Nice would have been some wine, a sensual shower as we wash the ocean from each others body, and some quiet time resting and relaxing in bed as we reflected on the day. And maybe some not-so-quiet time in bed, not relaxing, but instead thrashing and squirming and… what was that ever so erotic thing I said I read that he wrote that sent chills through me..???? Hmm… let nature take its course.

And as you’ve already read. Not to be.

Instead: the implication that I would probably have dinner ready by the time he finishes his shower.

Whaaaaattttt??????

“Fragile” I am not.
“Pushover” No f*cking way!
“Forceful” Okay… uh…. no.

Instead: “ I thought you might like some company,” said before he left the kitchen.

Whatever his response. I did not analyze it other than to know he didn’t say “NO”
In the shower he didn’t say “NO”
But his body did.

Here’s what’s important through all of this: my body did say “NO” too.

It ached with disappointment.
◆ ◆ ◆ ◆ ◆ ◆ ◆
■ QUESTIONS
1 > In the passage, what was the writer expected to probably have ready by the time he finished his shower?
2 > Write out the passage word for word from "Whaaaaattttt??????" up to and including "left the kitchen.".
3 > Summarize the passage in two sentences.
Rely on the passage alone when responding.

■ DATA BELOW
◆ ◆ ◆ ◆ ◆ ◆ ◆
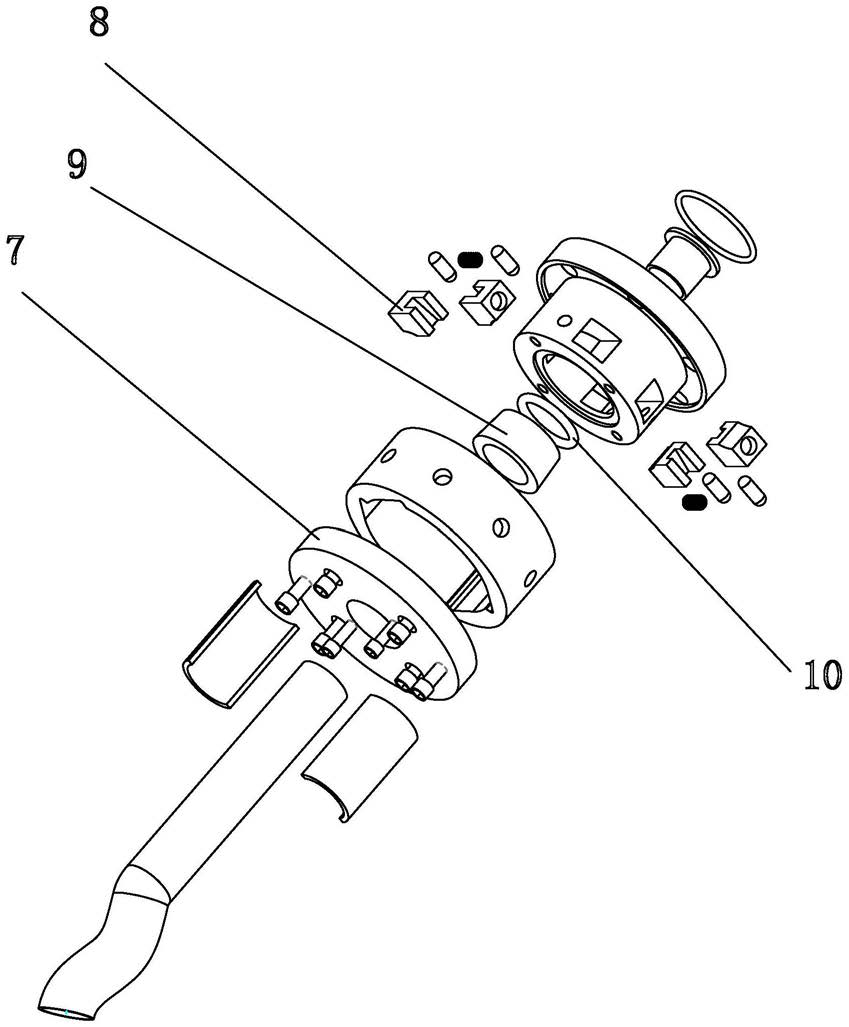 8

9

7

10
◆ ◆ ◆ ◆ ◆ ◆ ◆
■ SOLUTIONS BELOW
1 > Dinner.

2 >
Whaaaaattttt??????

“Fragile” I am not.
“Pushover” No f*cking way!
“Forceful” Okay… uh…. no.

Instead: “ I thought you might like some company,” said before he left the kitchen.

3 > The writer had hoped for wine, a shared shower to wash off the ocean, and time together in bed, but instead he implied that the writer would probably have dinner ready when he finished showering. The writer offered him company in the shower, and though he didn't say no, his body did, and the writer's own body also said no and ached with disappointment.